Stalemate would also heighten instability in the region, lead to additional radicalization of moderate Arabs and make further violence likely among Palestinians on the West Bank and Gaza, who have been biding their time while the peace process has been playing out.

U.S. officials do not intend to give up, but admit they are running out of new ideas. They are prepared to go a long way in trying to help guarantee Israel's security--a guarantee, however, that Israel has never sought and does not want because in the long run it feels it cannot rely on such promises.

If there is an absolute stalemate in this round, Vance will probably fly to the Middle East to brief the leaders, solicit their thoughts about a next step and try to uphold the idea that there will be a next step.

After a reasonable interval, there could be a new move to get talks started again, this time very possibly using the comprehensive approach rather than the step-by-step method. As one U.S. official puts it: "It has already happened ten or 15 times that either Israel or Egypt has said, 'This is our final statement.' Yet somehow things always get going again." Still, the failure could only diminish U.S. influence in the Middle East. Said one foreign policy analyst: "It would demonstrate to the Arabs that the U.S. can't deliver Israel. Many people will wonder if it can deliver anything at all."

Despite all of Carter's troubles, his aides say he maintains a kind of stubborn confidence in the basic correctness of his views. That confidence was somewhat bolstered from an unlikely source last week, when Moscow finally indicated its affirmation of the SALT II treaty.
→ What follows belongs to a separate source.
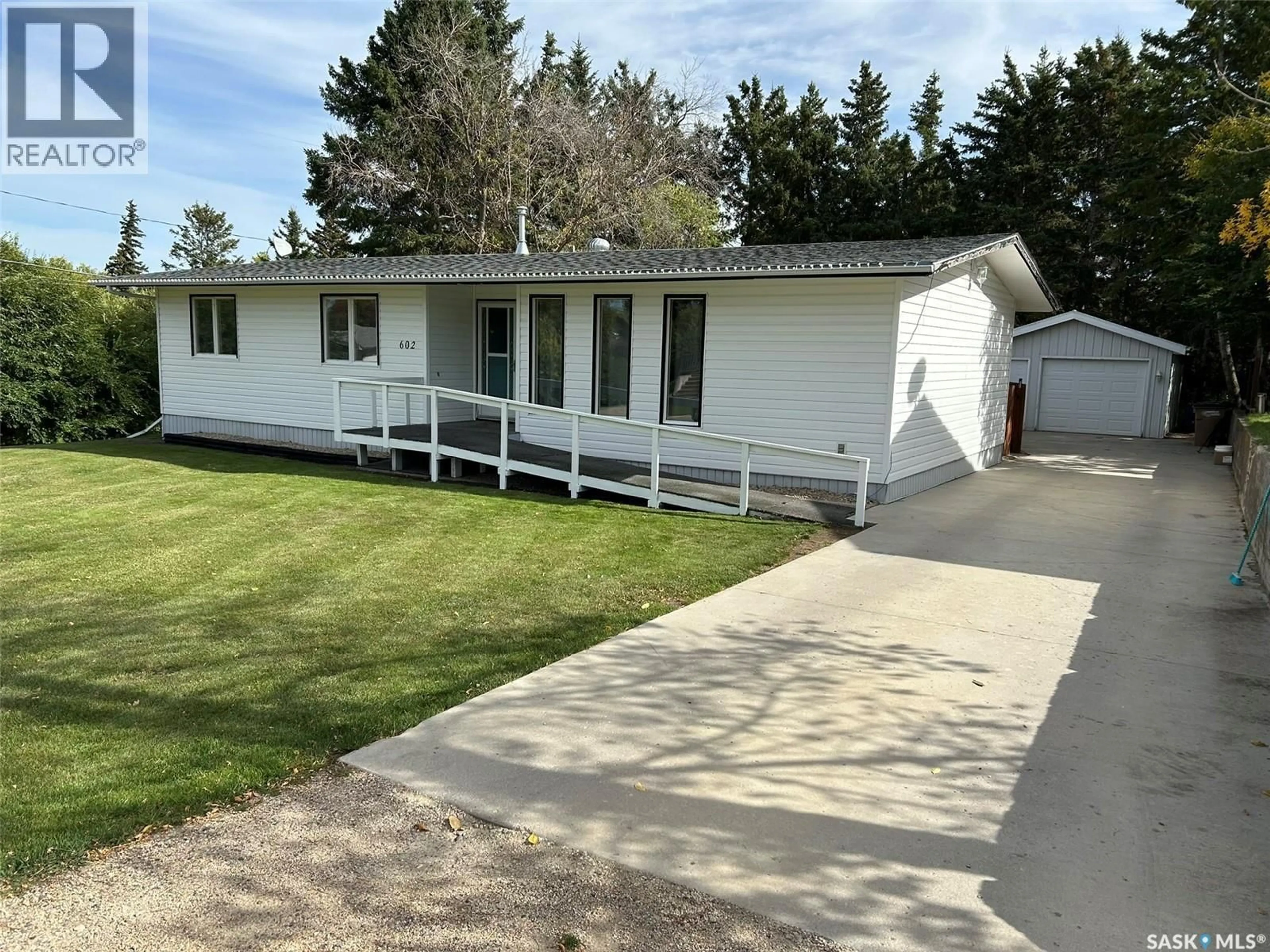 A pic from outside/outdoor area/front of a property/back of a property/a pic from drone, street for 602 HALL STREET, Kelvington Saskatchewan S0A1W0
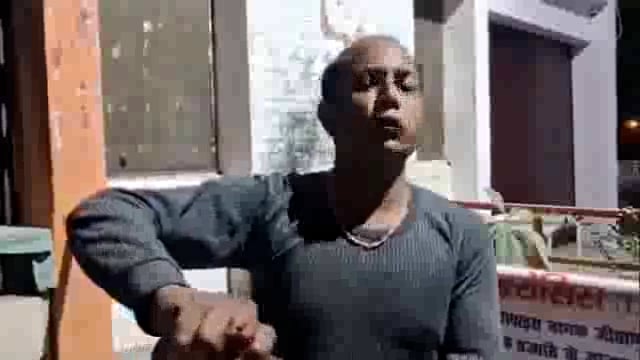 ➡️.....सांप ने काटा है, हाथ से खून निकल रहा है लेकिन शख्स ने सांप को पकड़ रखा है और सांप के साथ ही ये सज्जन अस्पताल पहुँच आये हैं

मामला यूपी के बिजनौर का है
Said President Leonid Brezhnev: "It appears that the work of more than six years is now close to completion. Of course, in some ways the treaty, from our point of view, could have been better ... On the whole, however, this is a good and important thing."

Brezhnev's speech kindled hopes in Washington that a U.S.-Soviet summit meeting and a signing of the SALT II accords could occur in April or May. The growing sense of Carter's diplomatic weaknesses, fed by last week's peace-talk troubles, makes it all the more possible that the U.S. Senate will not ratify the SALT II agreements once they are signed. But as one of Carter's closest aides said of the Begin meeting, "As long as there is a straw out there, we have to keep trying to grasp it." sb

*The timing seemed remarkably inauspicious, but last weekend Carter took the first public step to seek renomination in 1980. He authorized his wife Rosalynn, Mondale, and his top aide, Hamilton Jordan, to make calls to about 300 influential people around the country announcing the formation of a campaign committee.